I believe I started leaning left in direct response to my father's lean to the right. The more he grumbled his indignation about "youngsters" who had no sense of patriotism, the more stridently he supported the war in Vietnam, the more he would turn the TV to roller derby when reports of civil rights protests were being aired - the more I would see his views as skewed and downright wrong.
But it was my gentle, quiet mother who sealed the deal. I don't know if she was a Republican or a Democrat. She never said and, in our home, voting was a private matter.
I was preparing a high school essay assignment. I chose to write about abortion because almost everyone else was writing about the war in Vietnam. My father was obsessed with the body counts on the evening news. KIAs. MIAs. Us. Them. Surely this would turn out to be a USA victory like WWII, right? He could have been watching a football game. The reports were horrifying. I was horrified. He just seemed fascinated by the contest.
I was a virgin. My amateur scientist-self viewed the reproductive cycle dispassionately. Egg meets sperm, they combine in some mysterious way and a cycle of division and growth begins that leads to embryo, fetus, baby, child, adult. Why would one consider the disruption of this cycle okay at one stage of development but not another? Isn't abortion the same as murder?
This clinical examination of my "facts" was occurring, however, during a time of my own sexual awakening. I'll let the Freudians among you wonder about the timing of the push-back against my father. Girls at school were discovering Planned Parenthood in droves. Rumors whispered at school about abortions were no longer rare. Were these girls bad people? Couldn't they see my simple premise? What was I missing?

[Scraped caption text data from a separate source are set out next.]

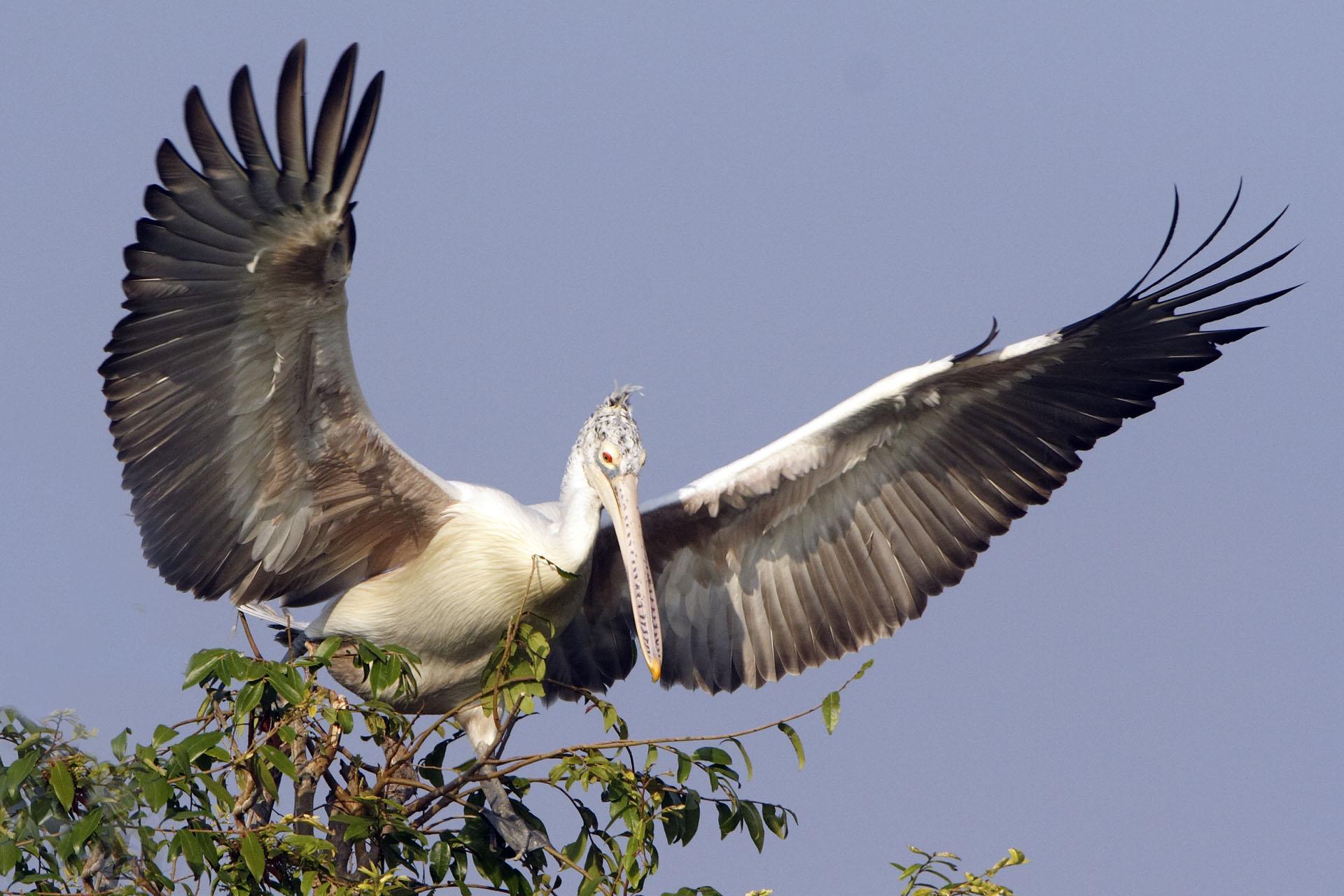 Spot-billed Pelican - wing span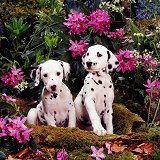 Dalmatian pups among Rhododendron flowers
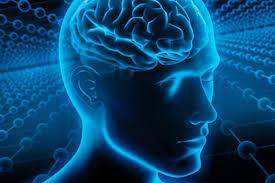 Признаки надвигающейся болезни Альцгеймера можно выявить уже в 20 лет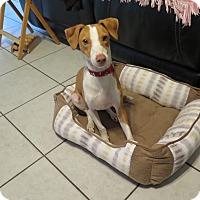 Adopt A Pet :: Dexter - Homestead, FL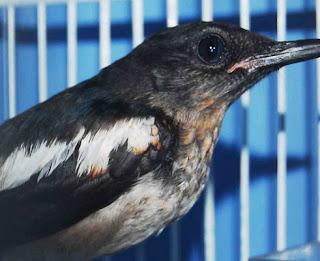 Cara Akurat Agar Burung Kacer Bahan Anakan Cepat Makan Voer Paling Lengkap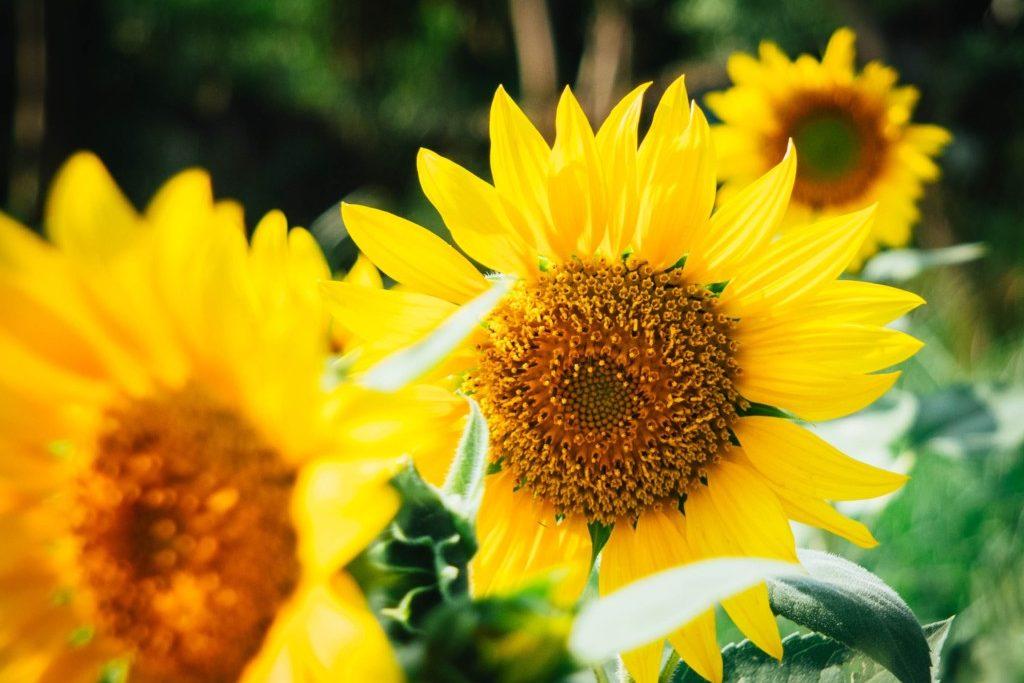flower farms - Boston Moms Blog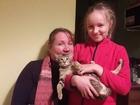 Смотреть foto Вязка кошек Срочно кошка ориенталка ищет котика 67890054 в Новосибирске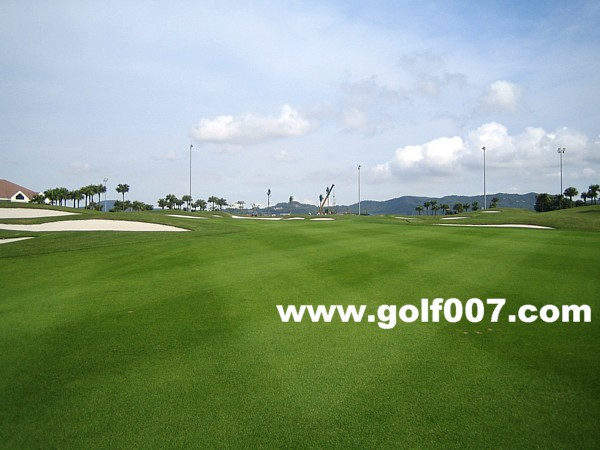 GoldenGulf-H27-3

Adolescence is confusing for all of us. But back then? Whew! Why were black students being led into school with police escorts in the South? Why should any of us be barred from school because of our skin color? Why were demonstrations becoming so violent? Why were we in Vietnam? Why were boys being forced to register for the draft? Why were some of them going to Canada? Why were so many not coming home?
I was a sprouting flower child. You remember? Make love not war. Give me a toke on that. National Organization for Women. Male schoolmates becoming young men. Burn your bra. Four dead in Ohio. Teach your children well.
Then one day I was travelling in the car with my mother. I was reading my essay to her about abortion. She was normally effusive with praise about all of my school work. Today, as I read, she just looked sadder and sadder.
"Mom? What's the matter?"
Pause.
"Don't repeat this to anyone, okay?" Ohhh. A secret with mom.
"I had a friend in college," she said quietly, "who died trying to give herself an abortion."
By this time, while driving, she was furiously blinking back tears.
"Honey," she said, "I've had six of you. I love each and every one of you with all my heart and can't imagine life without you. But we never had any birth control except the rhythm, which didn't work so well. If I had become pregnant a seventh time I don't know what I would have done," she said. "Maybe I would have died."
And so, another child's simplistic view of the world bit the dust. And my mom sealed the deal.